State health officials tweaked that message. They are now investigating the rashes and tracking them.
"Flint residents are understandably worried about the effects of skin exposure to water in their homes, and it's absolutely necessary we follow up directly on their concerns," said Wells. "While the science currently tells us children and adults can bathe in the water, we are committed to identifying any potential health risks so we can provide information to and protect families in Flint."
"It's very disconcerting," said Springer, "they tell us to do this; then four days later tell us no, don't do that."
That release from the state's Joint Information Center — a centralized information source initiated as part of the emergency response — noted the state was working with federal health officials at the CDC to develop a reporting and monitoring program, and that local and state health officials had begun meeting with local residents who had complained about rashes. Health officials are asking medical providers to report possible Flint water associated skin conditions to the state health officials. The patients will then be interviewed and the water in the home sampled.
Wellness officials are not buying the recommendations from the state, Springer said. The organization is advising clients to minimize contact with the water.
"We tell them not to bathe in it," she said. "We recommend that they do a wash down — you know, with a washcloth — rather than showering. But we also tell them if they are going to shower — because some people do want to shower — we tell them to limit their time in the shower and to not shower every day."
The water crisis is not just impacting people living with HIV being served by Wellness, Springer noted.

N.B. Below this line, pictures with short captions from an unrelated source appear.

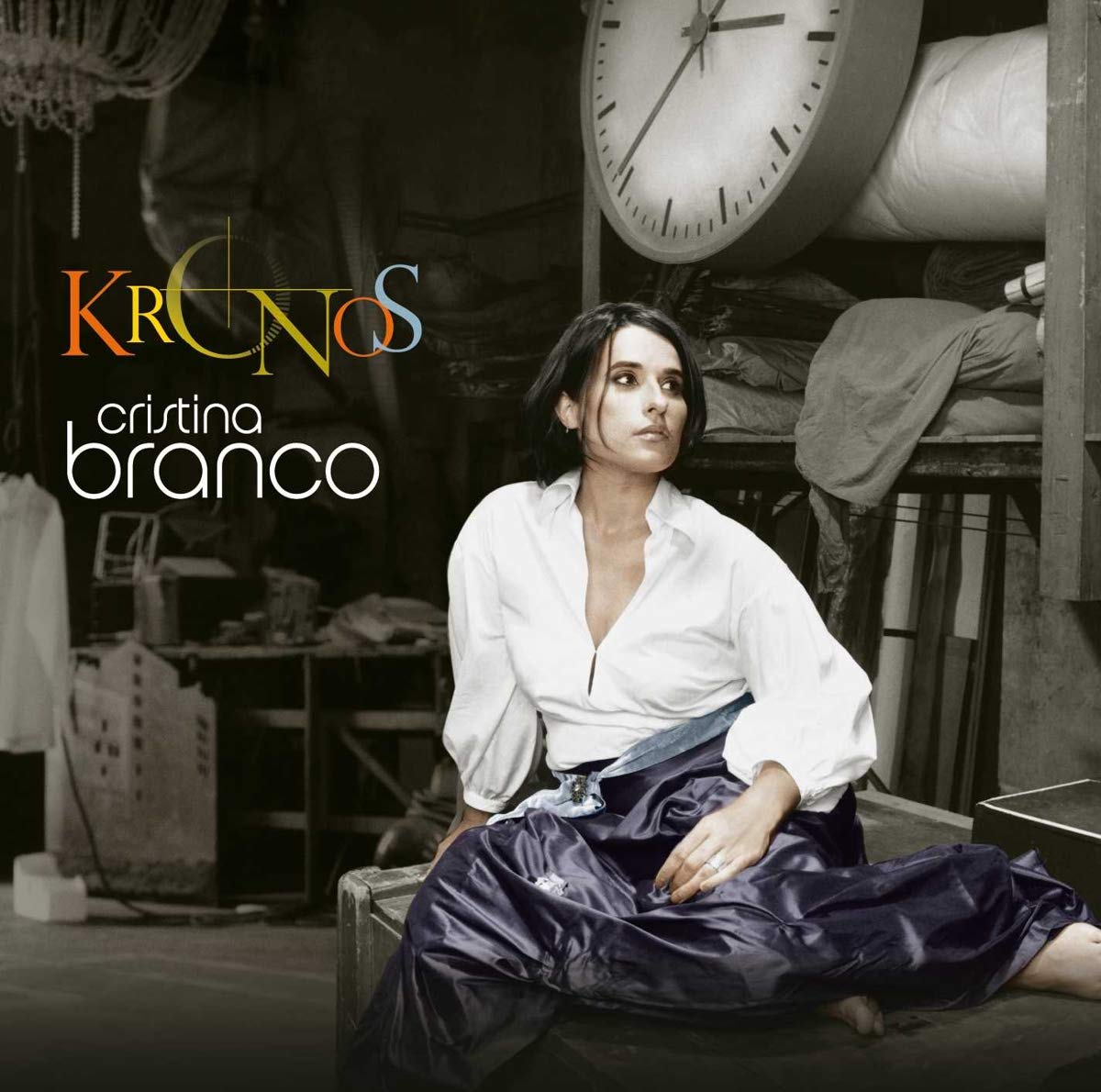 Kronos 0028948019960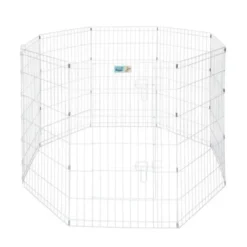 Little&Bigger Easy valpehage, 8 panel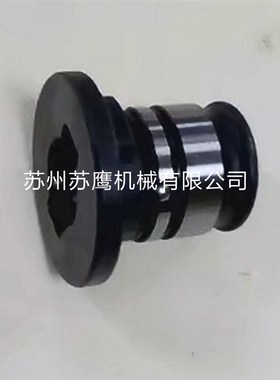 UING电动攻丝机丝锥夹头 G过载扭力保护夹头 G 日标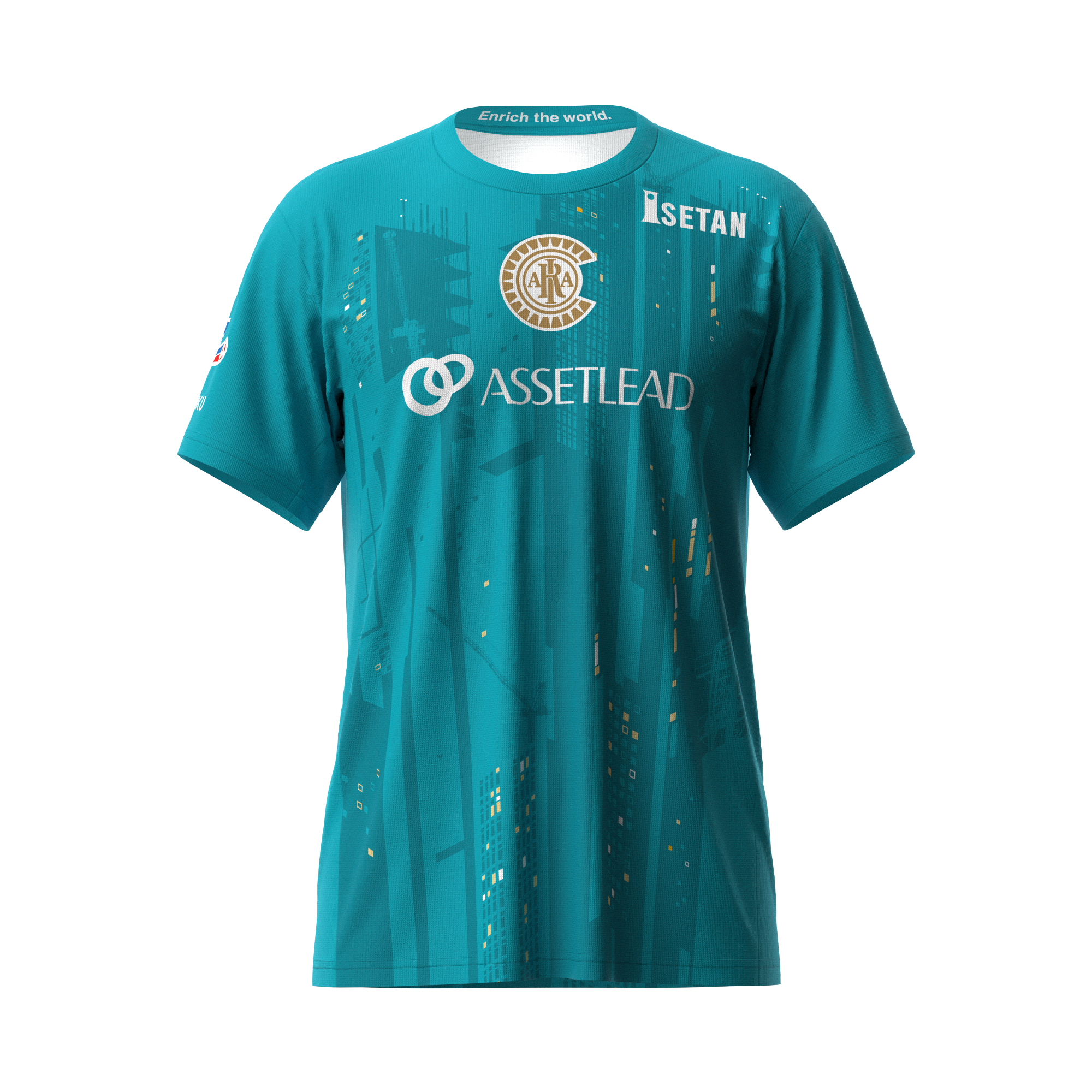 2026特別大会オーセンティックユニフォーム(オリジナルネーム/ナンバー)【数量限定】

The organization's syringe exchange clients have also reported adverse reactions when using unfiltered Flint water for injection purposes.
"Our syringe clients who are using Flint water report infections at their injection sites," she said. "When they stop using the unfiltered Flint water, those infections stop."
Despite the new plan to identify and investigate the ongoing rash situation from federal and state health officials, Springer said her organization has not been contacted.
Springer said she and others in Flint are frustrated by the contradictory advice being issued by health officials and believe "there is one big cover up."